● **What you need to do**: Beginning with the line that includes "Reliability and Risk" and ending with the last line of the entries below, set down each line exactly; include no pictures.
*** Block opens ***
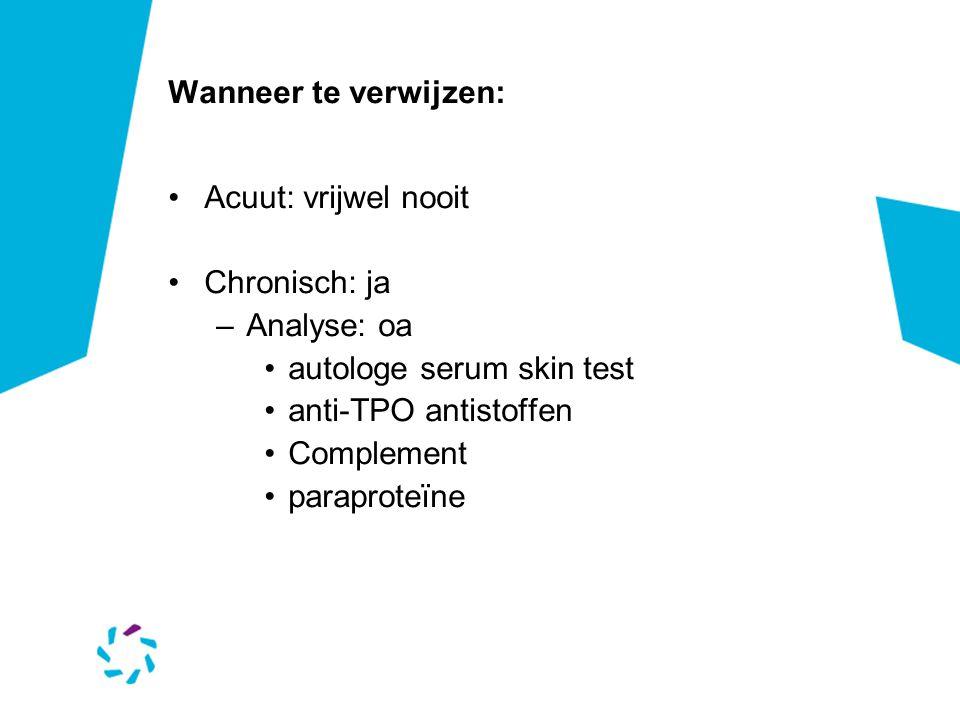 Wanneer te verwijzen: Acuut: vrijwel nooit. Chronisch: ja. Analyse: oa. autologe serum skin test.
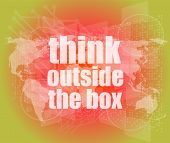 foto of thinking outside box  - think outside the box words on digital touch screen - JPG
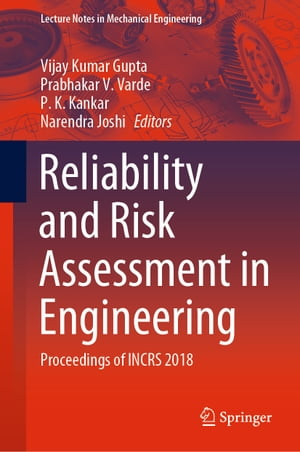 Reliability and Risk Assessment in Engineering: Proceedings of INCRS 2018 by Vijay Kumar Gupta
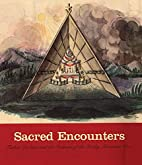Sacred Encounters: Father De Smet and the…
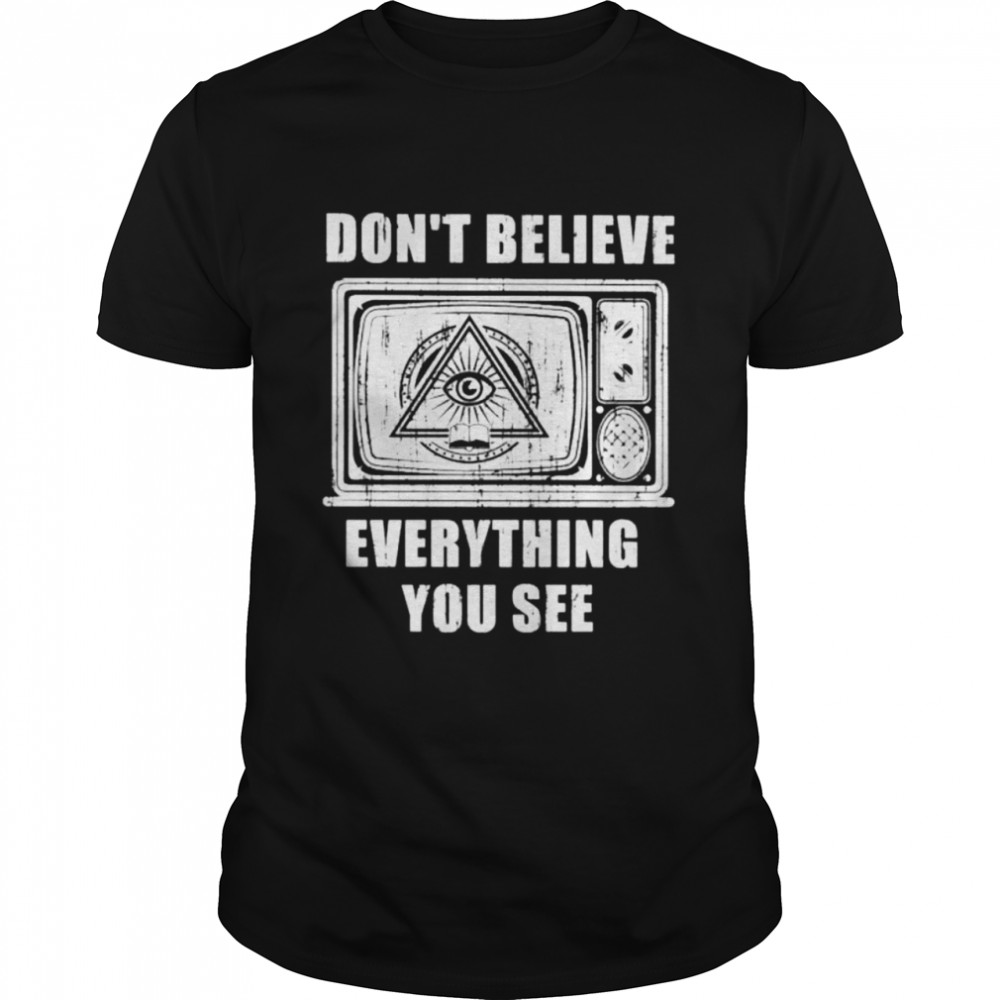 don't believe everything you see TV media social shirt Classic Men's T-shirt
*** Block closes ***
● **Your solution**:
 Reliability and Risk Assessment in Engineering: Proceedings of INCRS 2018 by Vijay Kumar Gupta
Sacred Encounters: Father De Smet and the…
 don't believe everything you see TV media social shirt Classic Men's T-shirt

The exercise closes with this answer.